Räumliche Daten mit Bildern:
::::

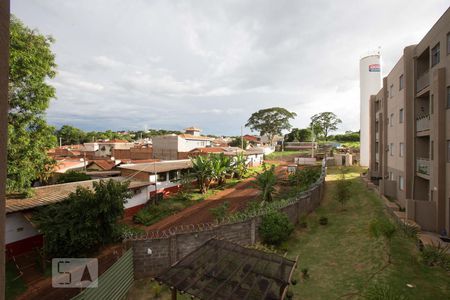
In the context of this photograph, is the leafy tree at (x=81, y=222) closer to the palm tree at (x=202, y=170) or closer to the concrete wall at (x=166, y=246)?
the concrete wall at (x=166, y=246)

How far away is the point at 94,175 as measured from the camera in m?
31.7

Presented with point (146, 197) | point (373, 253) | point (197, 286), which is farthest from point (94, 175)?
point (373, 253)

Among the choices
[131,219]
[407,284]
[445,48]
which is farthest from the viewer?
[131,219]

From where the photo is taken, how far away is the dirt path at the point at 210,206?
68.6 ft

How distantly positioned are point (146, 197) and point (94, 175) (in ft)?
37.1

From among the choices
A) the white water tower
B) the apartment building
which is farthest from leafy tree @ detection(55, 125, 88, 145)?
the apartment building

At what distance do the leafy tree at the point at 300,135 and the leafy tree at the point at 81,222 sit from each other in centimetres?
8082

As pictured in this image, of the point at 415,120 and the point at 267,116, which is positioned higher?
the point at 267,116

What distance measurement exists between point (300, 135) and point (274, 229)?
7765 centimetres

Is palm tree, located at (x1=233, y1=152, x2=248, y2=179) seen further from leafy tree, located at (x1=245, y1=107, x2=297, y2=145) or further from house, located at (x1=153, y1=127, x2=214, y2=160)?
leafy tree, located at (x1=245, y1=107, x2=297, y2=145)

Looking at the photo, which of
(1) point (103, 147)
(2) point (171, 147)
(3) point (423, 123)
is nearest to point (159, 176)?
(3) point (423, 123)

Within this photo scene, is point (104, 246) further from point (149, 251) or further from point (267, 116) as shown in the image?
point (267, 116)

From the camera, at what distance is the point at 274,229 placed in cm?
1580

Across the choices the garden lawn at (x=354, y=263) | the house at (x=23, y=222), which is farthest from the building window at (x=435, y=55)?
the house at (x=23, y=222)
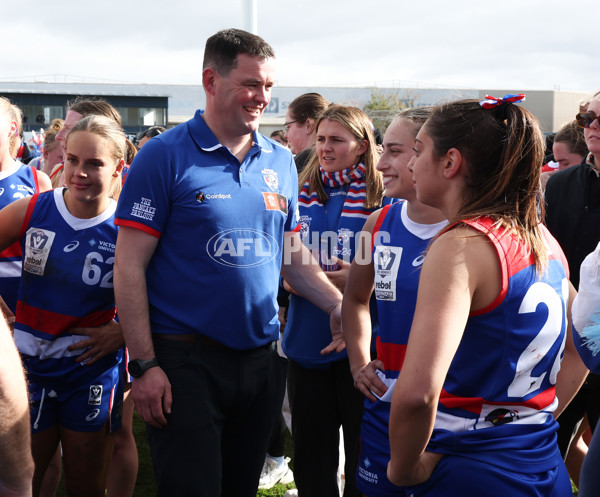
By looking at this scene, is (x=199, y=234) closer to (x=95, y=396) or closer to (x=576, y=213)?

::::

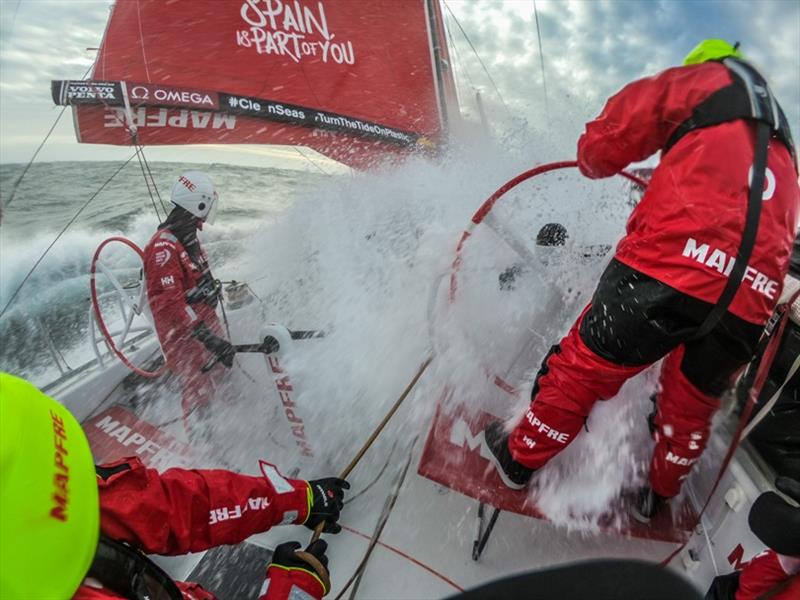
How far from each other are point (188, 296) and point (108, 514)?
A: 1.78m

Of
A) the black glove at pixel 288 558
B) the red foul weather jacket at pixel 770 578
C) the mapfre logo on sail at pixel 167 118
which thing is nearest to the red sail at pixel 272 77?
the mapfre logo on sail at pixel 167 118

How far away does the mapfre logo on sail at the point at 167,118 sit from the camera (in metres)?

::::

[Gestellte Aufgabe]
Gib jede Zeile des Materials an, in der die Zeichenfolge "camera" vorkommt. Groß- und Kleinschreibung zählt dabei.

[Gelöste Aufgabe]
How far away is the point at 94,175 as measured from the camera in m?
From the camera, at what distance is the point at 274,229 placed in cm?
How far away does the mapfre logo on sail at the point at 167,118 sit from the camera (in metres)?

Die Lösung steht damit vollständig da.